What to work on:
• A. Decide whether each statement agrees with the passage on Aristotle's doctrine of the mean, answering yes or no and quoting the deciding words. (i) Aristotle holds that the mean can be found in everything continuous and divisible where there is excess and deficiency. (ii) In a syllogism, the mean takes the form of the major term. (iii) In every field of human activity mentioned, the mean is a point that keeps developing.
• B. In the passage on Aristotle's doctrine of the mean, what form does the mean take in a state?
• C. Resume the passage on Aristotle's doctrine of the mean after its final sentence.

Passage provided:
Lysenko: Aristotle’s Doctrine of the Mean

We can come across the idea of the mean in practically all the branches of Aristotle’s doctrine, from ontology and metaphysics to ethics and politics. Aristotle argues that one can detect the mean “in everything continuous and divisible” if “there is excess and deficiency.” And the basis of this continuity is a motion, “for motion is continuous and action is motion” (Eud. Eth II.3.1220b 21-35). In other words, the mean is characteristic of something continuous, existing in the form of arithmetical progression (from deficiency to excess), as well [63] as of something dynamic, changeable and complex. In ethics, it is a virtue; in a syllogism — a middle term; in a state — a middle class; in time — a “now”; in man — a soul. But for every field of human activity mentioned, its mean is the only static and not developing point — a point of stable equilibrium in balancing between “excess” and “deficiency.”

Stored data entries:

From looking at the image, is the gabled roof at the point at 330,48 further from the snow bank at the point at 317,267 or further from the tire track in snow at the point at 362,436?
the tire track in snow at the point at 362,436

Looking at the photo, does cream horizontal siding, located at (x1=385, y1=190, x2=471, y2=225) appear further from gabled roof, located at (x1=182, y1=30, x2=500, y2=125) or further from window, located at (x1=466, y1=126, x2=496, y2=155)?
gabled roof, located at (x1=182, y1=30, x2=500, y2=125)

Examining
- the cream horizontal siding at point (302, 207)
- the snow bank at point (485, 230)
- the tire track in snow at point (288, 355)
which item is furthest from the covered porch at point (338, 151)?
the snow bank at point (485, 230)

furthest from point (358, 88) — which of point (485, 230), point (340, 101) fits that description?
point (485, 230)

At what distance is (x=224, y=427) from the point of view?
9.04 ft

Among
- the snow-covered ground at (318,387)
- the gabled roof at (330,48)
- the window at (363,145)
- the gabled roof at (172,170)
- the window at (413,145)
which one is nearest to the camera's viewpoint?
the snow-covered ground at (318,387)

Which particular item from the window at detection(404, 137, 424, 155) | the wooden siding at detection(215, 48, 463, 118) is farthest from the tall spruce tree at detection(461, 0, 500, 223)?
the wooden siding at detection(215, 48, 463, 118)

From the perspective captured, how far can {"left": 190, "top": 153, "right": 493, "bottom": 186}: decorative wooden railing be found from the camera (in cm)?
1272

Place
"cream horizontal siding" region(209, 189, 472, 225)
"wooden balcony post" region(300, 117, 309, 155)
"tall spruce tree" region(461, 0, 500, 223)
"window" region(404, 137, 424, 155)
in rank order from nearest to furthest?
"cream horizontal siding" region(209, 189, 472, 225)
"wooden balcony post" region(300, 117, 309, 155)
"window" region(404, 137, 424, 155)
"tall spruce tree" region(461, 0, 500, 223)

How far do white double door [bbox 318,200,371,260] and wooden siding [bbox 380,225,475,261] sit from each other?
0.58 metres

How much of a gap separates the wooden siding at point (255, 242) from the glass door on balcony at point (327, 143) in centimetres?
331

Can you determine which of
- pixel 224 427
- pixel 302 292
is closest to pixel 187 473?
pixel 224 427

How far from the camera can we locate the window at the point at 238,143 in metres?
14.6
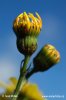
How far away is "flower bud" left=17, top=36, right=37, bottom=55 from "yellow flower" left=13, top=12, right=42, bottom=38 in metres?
0.08

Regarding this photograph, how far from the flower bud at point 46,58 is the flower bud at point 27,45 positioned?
0.17 m

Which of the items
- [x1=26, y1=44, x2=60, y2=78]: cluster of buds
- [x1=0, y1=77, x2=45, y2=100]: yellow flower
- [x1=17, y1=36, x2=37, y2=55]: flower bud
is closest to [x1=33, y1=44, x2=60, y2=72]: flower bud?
[x1=26, y1=44, x2=60, y2=78]: cluster of buds

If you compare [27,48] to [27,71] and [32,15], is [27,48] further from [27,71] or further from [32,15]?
[32,15]

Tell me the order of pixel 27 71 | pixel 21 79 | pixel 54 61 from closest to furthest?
pixel 21 79 < pixel 27 71 < pixel 54 61

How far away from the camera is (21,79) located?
3.00m

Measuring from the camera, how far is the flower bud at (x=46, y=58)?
3.56m

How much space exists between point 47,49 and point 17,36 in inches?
20.8

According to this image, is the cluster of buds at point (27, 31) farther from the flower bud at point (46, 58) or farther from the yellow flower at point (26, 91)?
the yellow flower at point (26, 91)

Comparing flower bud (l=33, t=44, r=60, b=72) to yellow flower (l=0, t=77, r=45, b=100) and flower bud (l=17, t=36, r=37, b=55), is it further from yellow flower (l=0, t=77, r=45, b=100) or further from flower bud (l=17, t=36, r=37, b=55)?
yellow flower (l=0, t=77, r=45, b=100)

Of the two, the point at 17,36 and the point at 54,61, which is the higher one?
the point at 17,36

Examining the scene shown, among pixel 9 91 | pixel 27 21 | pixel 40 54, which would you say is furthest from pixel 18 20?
pixel 9 91

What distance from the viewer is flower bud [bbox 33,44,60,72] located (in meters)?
3.56

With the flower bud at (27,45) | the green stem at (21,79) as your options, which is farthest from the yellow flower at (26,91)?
the flower bud at (27,45)

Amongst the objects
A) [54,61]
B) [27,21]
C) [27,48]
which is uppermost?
[27,21]
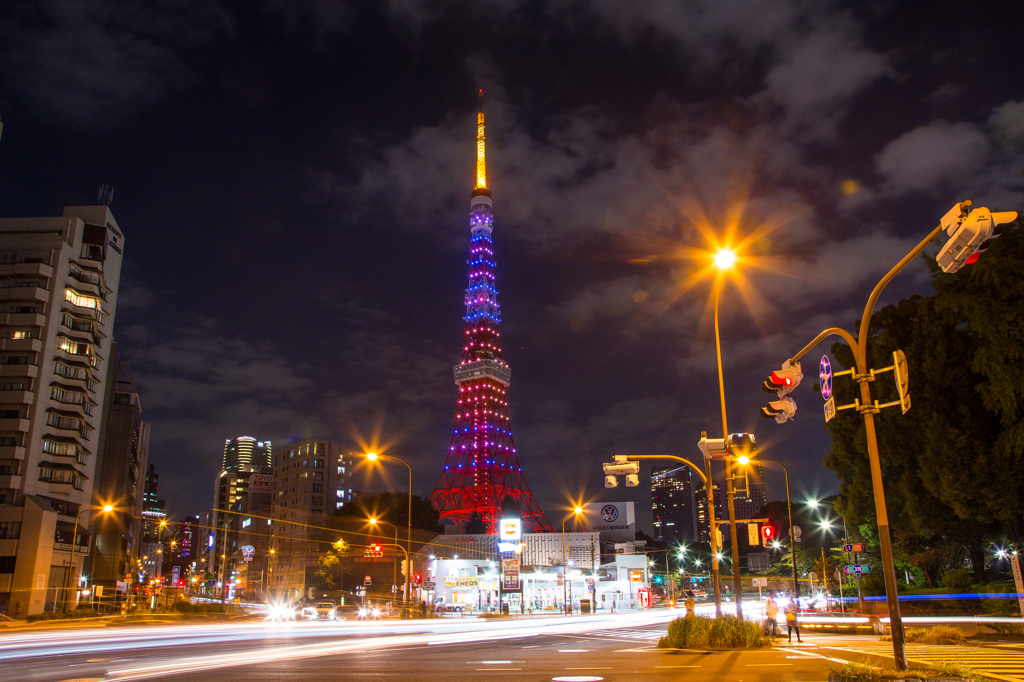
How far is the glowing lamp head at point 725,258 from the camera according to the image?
20.6m

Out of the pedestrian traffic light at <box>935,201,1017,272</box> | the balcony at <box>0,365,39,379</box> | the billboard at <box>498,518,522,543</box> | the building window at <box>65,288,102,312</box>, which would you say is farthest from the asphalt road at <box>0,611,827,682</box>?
the building window at <box>65,288,102,312</box>

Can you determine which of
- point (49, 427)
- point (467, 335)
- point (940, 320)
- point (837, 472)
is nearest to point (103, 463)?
point (49, 427)

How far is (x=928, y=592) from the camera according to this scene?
4075 centimetres

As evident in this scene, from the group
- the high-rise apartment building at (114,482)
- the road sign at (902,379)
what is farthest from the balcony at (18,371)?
the road sign at (902,379)

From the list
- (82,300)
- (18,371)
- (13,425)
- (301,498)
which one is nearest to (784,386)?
(13,425)

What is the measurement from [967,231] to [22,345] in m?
79.1

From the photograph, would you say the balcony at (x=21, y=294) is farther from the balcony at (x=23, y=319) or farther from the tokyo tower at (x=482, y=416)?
the tokyo tower at (x=482, y=416)

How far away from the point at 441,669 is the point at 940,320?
32.7 metres

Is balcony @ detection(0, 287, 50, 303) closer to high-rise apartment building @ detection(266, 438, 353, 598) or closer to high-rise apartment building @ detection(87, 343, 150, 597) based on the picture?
high-rise apartment building @ detection(87, 343, 150, 597)

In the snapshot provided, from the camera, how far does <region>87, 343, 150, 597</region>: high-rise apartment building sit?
92.4 meters

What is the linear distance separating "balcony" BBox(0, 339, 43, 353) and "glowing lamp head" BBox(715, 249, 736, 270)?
7102 centimetres

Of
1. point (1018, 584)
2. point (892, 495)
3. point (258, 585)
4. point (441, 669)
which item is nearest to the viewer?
point (441, 669)

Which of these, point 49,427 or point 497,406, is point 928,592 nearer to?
point 49,427

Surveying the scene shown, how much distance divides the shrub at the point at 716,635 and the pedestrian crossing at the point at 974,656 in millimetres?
2917
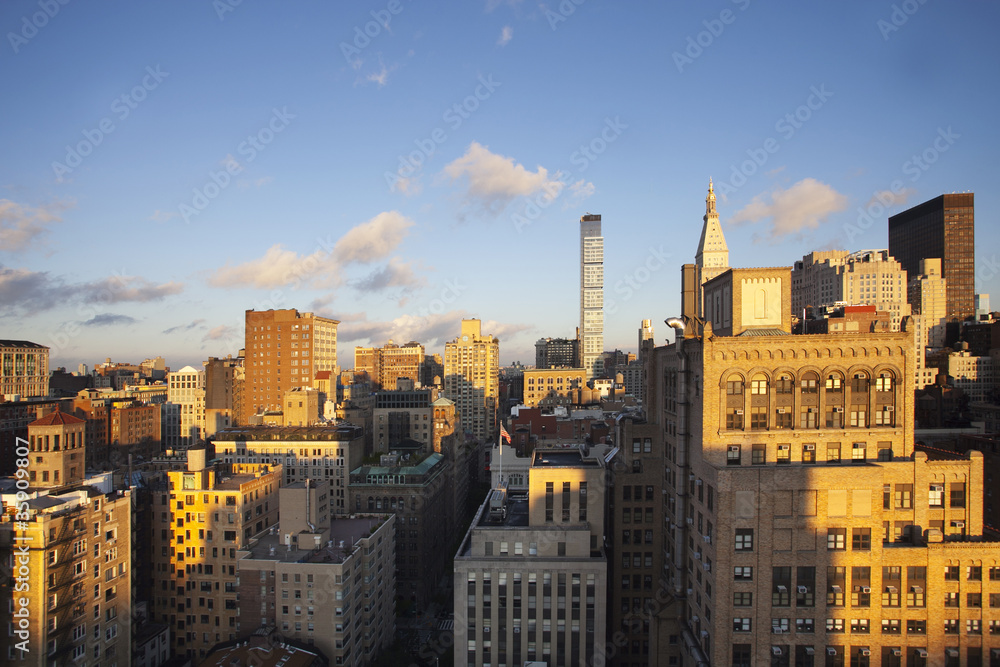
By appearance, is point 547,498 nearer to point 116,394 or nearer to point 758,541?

Replies:
• A.
(i) Yes: "in everything continuous and divisible" if "there is excess and deficiency."
(ii) No: "in a syllogism — a middle term"
(iii) No: "its mean is the only static and not developing point"

• B. A middle class.

• C.
The intricacy of this term (the mean) is deepened by some symptomatic inconsistency between the principles of the discourse proclaimed by Aristotle himself and the real foundation of his philosophy. He repeatedly affirmed the principle of the excluded middle and the logical impossibility for something having contrary characteristics (for instance, Metaphysics 1011b 20). However, in his own reasoning about the Mind (Nous), the knowing subject and its object become one autonomous self-subsisting “existent,” “what a thing is to be per se” (to on en einai), “final good” (to ariston), “actuality” (entelechia), “first mover” (to proton kinoyn) which is itself unmovable. All these notions presuppose a kind of closure, coincidence or concurrence between the contraries — a beginning (arche), or a cause (aitia), is at the same time an end, or a goal (telos). The latter is not only a result, a final moment of any development, it is initially present from the very beginning, or even before the beginning of things and processes. Thus, a goal, constituting a limit, presents itself both as the beginning and as the final cause and substance.1 In other words, there is a hidden identity beneath the contraries.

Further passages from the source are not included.